* BEGIN Excerpt to read *

After earning master's degrees in piano and in conducting at SUNY at Stony Brook, she began her career with the Juilliard American Opera Centre as a conducting fellow; she's been scaling the music world ever since, working for the New York City Opera, Santa Fe Opera, the Canadian Opera Company, and the Calgary Philharmonic Orchestra, finally settling in Windsor, where she's been for nine years.
Another facet of her job that is time-consuming and takes patience is the educational component. She-and her musicians-are counted upon to be a part of the community, often going into schools and educating future audiences.
"Music directors are expected to be involved in all sorts of functions now," she says, "but I like the variety of activity."
Over the course of a season-from September through May-Haig puts on 24 major programs. As an educator she tries to "cultivate interest on the part of a relatively unsophisticated audience. We present 20th-century works: Bartok, Stravinsky-and we do lots of premieres of Canadian work. We present the programs in a less formal fashion. For instance, we give a short description before we perform any piece. Three sentences maximum-and it prepares people for listening."
As a conductor she's "operating on several levels at once. First, you're assessing what you're hearing and deciding if the balance is good and if anything needs changing. You're also looking ahead to see what's coming.
"In rehearsal, you're making judgments: Should I stop? You have to decide, because you're trying to make the most efficient music possible. You can't stop every time or the rehearsal time will end before you're finished. I find performance quite liberating, and rehearsal more demanding.
"When you're performing, it's the most wonderful part because you're making music in front of an audience. The bottom line in music is joy."-L.O.
California communities looking for money to start a health program or to bolster an existing health organization can turn to the California Endowment, whose president and CEO is E. Lewis Reid '58.
Created in 1996 after Blue Cross of California went from non-profit status to a for-profit organization, the California Endowment has $3.5 billion in assets and is charged with distributing money to groups that address health issues in the state.
The endowment works with a variety of groups, including independent charities, local public health agencies, churches, and Native American tribes. To date, it has granted more than $300 million to 570 community-based organizations.
In his job as president and CEO of a wealthy foundation, Reid hopes to pioneer new solutions for the health problems of the California people. Last year, at a roundtable discussion that included President Clinton, Reid noted that "foundations have an advantage over business and government-a long horizon. Corporate America has a horizon only one earnings quarter away, and government often works in annual budget cycles. Foundations can take a longer view. We don't have to create profits quarter by quarter. We can work on programs that may take many years to produce the health changes communities are seeking."
Reid knows that foundations can take risks and that they have the flexibility to test different models for solving the same problem-programs do not have to be applied on a state-wide or nation-wide basis.
-Michael Arges '75
The California Endowment, 21650 Oxnard Street, Suite 1200, Woodland Hills, CA 91367; 818-703-3311, fax: 818-703-4193, www.calendow.org.
In on the ground floor of Microsoft
Nathan Myhrvold *83 knows the computer revolution has just begun
Stephen Hawking is still waiting.

* END Excerpt to read *
* BEGIN Stored data *

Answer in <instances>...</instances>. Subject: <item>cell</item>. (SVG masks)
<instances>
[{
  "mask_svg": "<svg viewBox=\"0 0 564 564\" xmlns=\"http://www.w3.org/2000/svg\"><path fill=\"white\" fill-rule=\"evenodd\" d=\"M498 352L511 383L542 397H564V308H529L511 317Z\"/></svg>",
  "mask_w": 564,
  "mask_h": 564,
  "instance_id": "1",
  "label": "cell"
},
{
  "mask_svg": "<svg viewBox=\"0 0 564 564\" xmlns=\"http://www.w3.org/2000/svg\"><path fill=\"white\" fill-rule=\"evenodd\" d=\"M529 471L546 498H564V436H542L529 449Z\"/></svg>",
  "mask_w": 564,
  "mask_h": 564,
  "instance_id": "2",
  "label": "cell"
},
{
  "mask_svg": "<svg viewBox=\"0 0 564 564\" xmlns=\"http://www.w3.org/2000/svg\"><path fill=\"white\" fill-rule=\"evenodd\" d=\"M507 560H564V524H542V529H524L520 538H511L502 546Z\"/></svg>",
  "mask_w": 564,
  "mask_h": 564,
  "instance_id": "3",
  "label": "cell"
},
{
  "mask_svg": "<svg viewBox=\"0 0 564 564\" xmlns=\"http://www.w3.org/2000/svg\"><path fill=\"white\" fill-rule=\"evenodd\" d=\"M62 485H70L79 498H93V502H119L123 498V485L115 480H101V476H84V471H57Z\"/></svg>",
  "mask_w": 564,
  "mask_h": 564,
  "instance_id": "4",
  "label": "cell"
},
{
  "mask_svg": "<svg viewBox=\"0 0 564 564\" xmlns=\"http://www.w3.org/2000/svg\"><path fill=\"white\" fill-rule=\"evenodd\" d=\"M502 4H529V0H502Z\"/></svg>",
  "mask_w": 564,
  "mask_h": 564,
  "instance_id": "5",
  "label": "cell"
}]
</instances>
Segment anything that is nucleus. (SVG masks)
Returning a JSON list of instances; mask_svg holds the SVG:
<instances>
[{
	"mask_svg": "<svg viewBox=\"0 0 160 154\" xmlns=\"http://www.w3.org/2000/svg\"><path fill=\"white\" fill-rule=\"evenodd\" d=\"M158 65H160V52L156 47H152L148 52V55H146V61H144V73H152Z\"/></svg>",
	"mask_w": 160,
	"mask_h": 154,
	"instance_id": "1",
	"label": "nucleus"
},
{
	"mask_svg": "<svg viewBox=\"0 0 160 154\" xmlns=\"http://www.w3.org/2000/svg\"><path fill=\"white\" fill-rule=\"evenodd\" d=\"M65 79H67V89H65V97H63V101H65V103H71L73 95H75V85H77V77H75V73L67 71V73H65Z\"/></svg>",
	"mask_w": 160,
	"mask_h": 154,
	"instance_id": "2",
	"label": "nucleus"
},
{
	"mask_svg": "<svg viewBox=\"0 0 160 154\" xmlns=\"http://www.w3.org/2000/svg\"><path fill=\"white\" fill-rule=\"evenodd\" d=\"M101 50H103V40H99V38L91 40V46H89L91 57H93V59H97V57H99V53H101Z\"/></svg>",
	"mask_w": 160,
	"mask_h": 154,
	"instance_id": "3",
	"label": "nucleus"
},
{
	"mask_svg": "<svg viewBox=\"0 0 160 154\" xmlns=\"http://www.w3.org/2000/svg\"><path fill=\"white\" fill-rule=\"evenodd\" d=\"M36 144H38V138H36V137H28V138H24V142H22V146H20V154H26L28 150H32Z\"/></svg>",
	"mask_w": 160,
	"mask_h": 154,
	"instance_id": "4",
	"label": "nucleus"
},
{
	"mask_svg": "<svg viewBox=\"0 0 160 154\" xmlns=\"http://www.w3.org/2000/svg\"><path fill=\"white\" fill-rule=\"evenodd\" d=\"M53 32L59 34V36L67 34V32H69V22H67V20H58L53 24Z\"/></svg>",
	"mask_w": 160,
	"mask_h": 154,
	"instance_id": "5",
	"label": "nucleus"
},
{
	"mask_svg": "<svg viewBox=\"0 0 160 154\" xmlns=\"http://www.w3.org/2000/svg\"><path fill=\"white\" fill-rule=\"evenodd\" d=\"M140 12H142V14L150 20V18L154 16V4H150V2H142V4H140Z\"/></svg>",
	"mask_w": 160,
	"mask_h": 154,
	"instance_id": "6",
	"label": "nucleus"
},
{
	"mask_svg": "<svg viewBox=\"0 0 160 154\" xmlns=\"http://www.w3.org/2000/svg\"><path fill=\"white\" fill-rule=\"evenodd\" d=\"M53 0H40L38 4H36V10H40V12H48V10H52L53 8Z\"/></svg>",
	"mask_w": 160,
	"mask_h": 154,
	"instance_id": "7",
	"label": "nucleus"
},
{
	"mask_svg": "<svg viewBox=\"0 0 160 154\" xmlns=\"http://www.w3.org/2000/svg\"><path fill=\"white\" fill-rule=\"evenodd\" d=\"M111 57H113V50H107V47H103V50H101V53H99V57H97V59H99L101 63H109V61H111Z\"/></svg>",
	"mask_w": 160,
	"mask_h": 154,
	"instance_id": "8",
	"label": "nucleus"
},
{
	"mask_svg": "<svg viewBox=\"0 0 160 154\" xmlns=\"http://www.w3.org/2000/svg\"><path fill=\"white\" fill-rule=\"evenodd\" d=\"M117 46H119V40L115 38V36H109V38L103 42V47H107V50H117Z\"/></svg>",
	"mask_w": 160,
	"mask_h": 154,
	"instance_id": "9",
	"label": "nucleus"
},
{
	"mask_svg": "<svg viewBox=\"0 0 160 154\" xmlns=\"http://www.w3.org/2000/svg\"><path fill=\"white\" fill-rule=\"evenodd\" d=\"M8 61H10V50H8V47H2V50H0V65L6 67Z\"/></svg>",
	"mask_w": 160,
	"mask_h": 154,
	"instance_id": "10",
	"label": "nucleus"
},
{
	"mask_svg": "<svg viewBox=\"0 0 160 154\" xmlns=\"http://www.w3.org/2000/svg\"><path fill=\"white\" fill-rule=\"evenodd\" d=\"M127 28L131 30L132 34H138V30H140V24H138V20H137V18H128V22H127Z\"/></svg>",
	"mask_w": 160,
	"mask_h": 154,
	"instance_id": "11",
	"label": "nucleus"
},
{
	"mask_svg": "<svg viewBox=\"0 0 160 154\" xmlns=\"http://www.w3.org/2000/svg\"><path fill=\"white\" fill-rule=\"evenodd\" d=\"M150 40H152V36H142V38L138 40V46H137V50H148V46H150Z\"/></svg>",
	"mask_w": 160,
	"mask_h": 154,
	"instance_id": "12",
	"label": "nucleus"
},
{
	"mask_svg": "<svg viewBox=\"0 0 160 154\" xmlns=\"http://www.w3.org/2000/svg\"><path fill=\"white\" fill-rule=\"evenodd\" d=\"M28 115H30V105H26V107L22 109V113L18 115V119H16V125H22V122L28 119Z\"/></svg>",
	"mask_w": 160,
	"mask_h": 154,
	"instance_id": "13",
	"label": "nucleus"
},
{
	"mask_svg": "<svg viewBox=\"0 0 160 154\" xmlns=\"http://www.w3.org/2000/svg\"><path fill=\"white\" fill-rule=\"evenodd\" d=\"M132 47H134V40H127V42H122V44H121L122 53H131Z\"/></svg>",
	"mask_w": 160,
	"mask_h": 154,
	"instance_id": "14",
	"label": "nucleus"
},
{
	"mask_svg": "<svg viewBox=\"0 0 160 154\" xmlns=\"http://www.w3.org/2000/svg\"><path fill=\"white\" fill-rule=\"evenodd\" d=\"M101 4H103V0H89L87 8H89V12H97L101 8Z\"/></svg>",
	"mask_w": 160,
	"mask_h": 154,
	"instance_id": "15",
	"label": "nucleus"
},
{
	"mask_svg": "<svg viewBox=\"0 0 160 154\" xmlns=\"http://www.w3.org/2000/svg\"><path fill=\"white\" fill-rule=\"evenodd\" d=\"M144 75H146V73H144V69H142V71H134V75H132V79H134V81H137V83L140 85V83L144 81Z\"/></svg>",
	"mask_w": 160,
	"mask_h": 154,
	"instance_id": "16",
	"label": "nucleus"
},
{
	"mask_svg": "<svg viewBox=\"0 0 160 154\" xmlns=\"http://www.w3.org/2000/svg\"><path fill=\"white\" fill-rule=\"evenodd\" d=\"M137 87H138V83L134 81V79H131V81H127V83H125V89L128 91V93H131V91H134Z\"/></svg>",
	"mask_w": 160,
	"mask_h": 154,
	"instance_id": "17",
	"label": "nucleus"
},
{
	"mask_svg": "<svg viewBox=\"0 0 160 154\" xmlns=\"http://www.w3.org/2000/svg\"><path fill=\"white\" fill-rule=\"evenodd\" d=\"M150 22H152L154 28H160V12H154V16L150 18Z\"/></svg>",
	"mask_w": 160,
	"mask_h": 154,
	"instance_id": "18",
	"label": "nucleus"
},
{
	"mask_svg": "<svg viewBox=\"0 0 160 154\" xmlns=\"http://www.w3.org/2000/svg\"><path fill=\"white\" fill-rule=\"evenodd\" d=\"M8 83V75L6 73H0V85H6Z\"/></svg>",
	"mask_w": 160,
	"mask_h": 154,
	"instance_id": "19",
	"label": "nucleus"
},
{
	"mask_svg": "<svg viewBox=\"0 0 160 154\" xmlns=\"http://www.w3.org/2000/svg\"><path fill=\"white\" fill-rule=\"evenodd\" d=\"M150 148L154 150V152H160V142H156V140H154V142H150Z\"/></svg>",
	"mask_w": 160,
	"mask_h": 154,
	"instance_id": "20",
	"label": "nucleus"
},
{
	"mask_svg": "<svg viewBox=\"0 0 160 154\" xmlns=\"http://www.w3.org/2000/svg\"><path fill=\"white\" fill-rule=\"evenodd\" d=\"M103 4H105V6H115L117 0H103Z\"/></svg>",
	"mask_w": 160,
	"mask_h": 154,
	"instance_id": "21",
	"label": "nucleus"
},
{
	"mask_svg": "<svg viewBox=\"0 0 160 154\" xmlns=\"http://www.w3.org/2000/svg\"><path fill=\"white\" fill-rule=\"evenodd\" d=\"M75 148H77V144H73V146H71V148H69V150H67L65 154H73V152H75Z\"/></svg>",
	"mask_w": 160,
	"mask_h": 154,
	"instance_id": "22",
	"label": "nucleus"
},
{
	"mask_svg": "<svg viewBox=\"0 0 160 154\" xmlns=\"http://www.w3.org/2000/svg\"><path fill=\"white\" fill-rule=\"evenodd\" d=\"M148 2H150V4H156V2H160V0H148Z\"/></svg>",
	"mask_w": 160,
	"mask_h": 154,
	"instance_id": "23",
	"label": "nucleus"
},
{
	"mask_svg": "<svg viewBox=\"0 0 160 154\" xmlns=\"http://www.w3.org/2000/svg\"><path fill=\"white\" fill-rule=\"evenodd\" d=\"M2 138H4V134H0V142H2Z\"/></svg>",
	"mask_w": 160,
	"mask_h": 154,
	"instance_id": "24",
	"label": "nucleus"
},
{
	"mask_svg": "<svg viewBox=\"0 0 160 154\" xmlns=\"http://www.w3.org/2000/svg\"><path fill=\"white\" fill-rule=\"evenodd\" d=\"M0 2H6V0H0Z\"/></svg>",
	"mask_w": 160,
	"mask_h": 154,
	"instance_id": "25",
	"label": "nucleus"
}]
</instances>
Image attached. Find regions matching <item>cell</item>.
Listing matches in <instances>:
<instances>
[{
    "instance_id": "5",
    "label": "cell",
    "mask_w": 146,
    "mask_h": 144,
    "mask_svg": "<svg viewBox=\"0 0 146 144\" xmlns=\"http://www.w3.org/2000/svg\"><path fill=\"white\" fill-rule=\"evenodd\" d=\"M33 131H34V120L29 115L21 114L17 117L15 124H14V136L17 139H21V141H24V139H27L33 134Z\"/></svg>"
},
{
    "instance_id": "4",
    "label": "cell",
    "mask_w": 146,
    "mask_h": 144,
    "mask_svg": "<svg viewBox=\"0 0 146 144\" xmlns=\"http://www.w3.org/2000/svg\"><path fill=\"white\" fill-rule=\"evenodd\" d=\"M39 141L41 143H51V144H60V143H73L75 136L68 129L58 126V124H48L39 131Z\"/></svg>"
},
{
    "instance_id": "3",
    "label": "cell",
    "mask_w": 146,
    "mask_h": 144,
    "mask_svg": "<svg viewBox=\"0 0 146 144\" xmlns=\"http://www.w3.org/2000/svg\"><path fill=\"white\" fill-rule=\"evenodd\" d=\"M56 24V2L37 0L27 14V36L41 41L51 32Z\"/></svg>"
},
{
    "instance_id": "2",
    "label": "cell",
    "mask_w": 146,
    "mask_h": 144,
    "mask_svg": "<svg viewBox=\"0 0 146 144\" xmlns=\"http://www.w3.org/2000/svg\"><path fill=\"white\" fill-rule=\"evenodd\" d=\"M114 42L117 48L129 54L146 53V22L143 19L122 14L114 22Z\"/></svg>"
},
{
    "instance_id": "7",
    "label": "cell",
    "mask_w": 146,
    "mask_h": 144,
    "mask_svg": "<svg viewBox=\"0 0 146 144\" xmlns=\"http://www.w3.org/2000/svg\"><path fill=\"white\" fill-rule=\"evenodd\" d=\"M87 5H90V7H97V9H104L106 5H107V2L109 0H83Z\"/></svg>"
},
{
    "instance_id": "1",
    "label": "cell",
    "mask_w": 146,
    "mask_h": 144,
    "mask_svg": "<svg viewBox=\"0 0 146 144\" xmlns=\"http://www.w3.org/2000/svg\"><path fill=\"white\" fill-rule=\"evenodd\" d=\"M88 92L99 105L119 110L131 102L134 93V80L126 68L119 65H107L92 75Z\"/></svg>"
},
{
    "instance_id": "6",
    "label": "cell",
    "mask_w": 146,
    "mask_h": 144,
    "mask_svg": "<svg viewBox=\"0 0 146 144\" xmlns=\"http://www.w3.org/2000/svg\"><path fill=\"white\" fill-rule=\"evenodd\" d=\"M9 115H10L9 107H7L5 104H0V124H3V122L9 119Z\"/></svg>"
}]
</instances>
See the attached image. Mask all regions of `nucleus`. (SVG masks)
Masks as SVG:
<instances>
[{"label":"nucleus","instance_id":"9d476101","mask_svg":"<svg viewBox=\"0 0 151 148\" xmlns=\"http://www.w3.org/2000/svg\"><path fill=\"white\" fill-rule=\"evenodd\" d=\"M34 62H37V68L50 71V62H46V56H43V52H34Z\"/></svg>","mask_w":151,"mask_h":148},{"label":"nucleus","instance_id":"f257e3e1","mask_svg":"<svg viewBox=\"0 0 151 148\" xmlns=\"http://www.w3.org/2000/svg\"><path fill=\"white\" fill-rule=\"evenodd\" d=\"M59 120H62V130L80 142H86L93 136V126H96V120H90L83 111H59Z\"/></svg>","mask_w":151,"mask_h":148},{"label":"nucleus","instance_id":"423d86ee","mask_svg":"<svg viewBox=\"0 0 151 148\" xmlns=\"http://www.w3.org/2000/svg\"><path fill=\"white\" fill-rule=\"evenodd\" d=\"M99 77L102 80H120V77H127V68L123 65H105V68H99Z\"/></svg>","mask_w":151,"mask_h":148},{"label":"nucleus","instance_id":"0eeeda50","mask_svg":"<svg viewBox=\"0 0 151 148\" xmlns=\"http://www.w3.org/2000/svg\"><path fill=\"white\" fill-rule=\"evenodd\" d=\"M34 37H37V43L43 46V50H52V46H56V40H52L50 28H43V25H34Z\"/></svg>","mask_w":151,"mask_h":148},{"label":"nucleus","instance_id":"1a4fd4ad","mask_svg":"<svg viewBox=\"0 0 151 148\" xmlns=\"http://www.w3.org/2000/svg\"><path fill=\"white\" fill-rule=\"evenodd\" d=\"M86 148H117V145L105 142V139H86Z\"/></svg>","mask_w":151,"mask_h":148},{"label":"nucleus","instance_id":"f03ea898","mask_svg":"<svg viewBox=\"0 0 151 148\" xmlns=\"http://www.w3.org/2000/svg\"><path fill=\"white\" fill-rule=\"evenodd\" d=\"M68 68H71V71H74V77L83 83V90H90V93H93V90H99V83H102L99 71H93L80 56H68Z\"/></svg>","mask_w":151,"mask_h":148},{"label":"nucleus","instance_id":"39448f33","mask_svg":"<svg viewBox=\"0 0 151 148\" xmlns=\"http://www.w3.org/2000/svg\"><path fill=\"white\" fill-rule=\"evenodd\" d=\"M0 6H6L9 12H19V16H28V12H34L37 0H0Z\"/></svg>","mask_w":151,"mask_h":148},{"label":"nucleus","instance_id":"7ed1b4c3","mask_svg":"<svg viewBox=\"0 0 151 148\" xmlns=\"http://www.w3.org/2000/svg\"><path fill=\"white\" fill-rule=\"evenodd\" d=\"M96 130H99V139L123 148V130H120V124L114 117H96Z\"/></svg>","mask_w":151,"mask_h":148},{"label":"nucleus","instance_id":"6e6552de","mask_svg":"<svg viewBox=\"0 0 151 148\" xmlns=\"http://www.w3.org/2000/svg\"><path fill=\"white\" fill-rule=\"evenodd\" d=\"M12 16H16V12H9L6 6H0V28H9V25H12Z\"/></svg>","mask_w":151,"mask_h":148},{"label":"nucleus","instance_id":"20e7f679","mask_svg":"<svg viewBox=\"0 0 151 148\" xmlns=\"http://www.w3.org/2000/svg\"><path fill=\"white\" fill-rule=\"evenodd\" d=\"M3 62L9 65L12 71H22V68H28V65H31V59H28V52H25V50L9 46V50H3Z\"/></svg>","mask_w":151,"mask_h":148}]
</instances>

* END Stored data *

- _Written instruction 1_
Write out the records from their first line up to and including the line with "Segment anything that is nucleus. (SVG masks)".
- _Written instruction 2_
Continue the alumni profiles after their last sentence.

- _Reply 1_
Answer in <instances>...</instances>. Subject: <item>cell</item>. (SVG masks)
<instances>
[{
  "mask_svg": "<svg viewBox=\"0 0 564 564\" xmlns=\"http://www.w3.org/2000/svg\"><path fill=\"white\" fill-rule=\"evenodd\" d=\"M498 352L511 383L542 397H564V308H529L511 317Z\"/></svg>",
  "mask_w": 564,
  "mask_h": 564,
  "instance_id": "1",
  "label": "cell"
},
{
  "mask_svg": "<svg viewBox=\"0 0 564 564\" xmlns=\"http://www.w3.org/2000/svg\"><path fill=\"white\" fill-rule=\"evenodd\" d=\"M529 471L546 498H564V436H542L529 449Z\"/></svg>",
  "mask_w": 564,
  "mask_h": 564,
  "instance_id": "2",
  "label": "cell"
},
{
  "mask_svg": "<svg viewBox=\"0 0 564 564\" xmlns=\"http://www.w3.org/2000/svg\"><path fill=\"white\" fill-rule=\"evenodd\" d=\"M507 560H564V524H542V529H524L520 538H511L502 546Z\"/></svg>",
  "mask_w": 564,
  "mask_h": 564,
  "instance_id": "3",
  "label": "cell"
},
{
  "mask_svg": "<svg viewBox=\"0 0 564 564\" xmlns=\"http://www.w3.org/2000/svg\"><path fill=\"white\" fill-rule=\"evenodd\" d=\"M62 485H70L79 498H93V502H119L123 498V485L115 480H101V476H84V471H57Z\"/></svg>",
  "mask_w": 564,
  "mask_h": 564,
  "instance_id": "4",
  "label": "cell"
},
{
  "mask_svg": "<svg viewBox=\"0 0 564 564\" xmlns=\"http://www.w3.org/2000/svg\"><path fill=\"white\" fill-rule=\"evenodd\" d=\"M502 4H529V0H502Z\"/></svg>",
  "mask_w": 564,
  "mask_h": 564,
  "instance_id": "5",
  "label": "cell"
}]
</instances>
Segment anything that is nucleus. (SVG masks)

- _Reply 2_
One year into a postdoctoral fellowship with the famed British physicist, Nathan Myhrvold *83 interrupted his studies to work on a computer program with some old graduate school friends. The rest is a significant part of 20th-century history-the development of a point-and-click graphical operating system that helped bring personal computers to the masses and make Microsoft one of the most brilliant American success stories ever. Myhrvold, still at Microsoft as Bill Gates's chief technology officer 14 years later, laughs when asked if he plans to finish the postdoc. "When I announced my leave of absence from Microsoft, Hawking e-mailed me and said, 'I suppose you'll be returning now.'"
Not exactly. Myhrvold, in the midst of a year's leave from Microsoft, is instead pursuing some of his other eclectic passions-dinosaurs, notably. In addition to pleasure-traveling around the world with his twin sons, he has been prospecting in eastern Montana for brontosaurus and other dinosaur bones. While his academic training is in physics, not paleontology, don't get the idea that Myhrvold is merely playing around. His moonlighting has produced research-a computer-aided exploration of the tail dynamics of the diplodocids-worthy of publication in a scholarly journal.
That he could take such a leave pleases Myhrvold tremendously. When you're someone who has been in with Microsoft since the ground floor, time is about the only commodity you find in short supply. The Seattle Times reported last year that his Microsoft holdings were worth $275 million.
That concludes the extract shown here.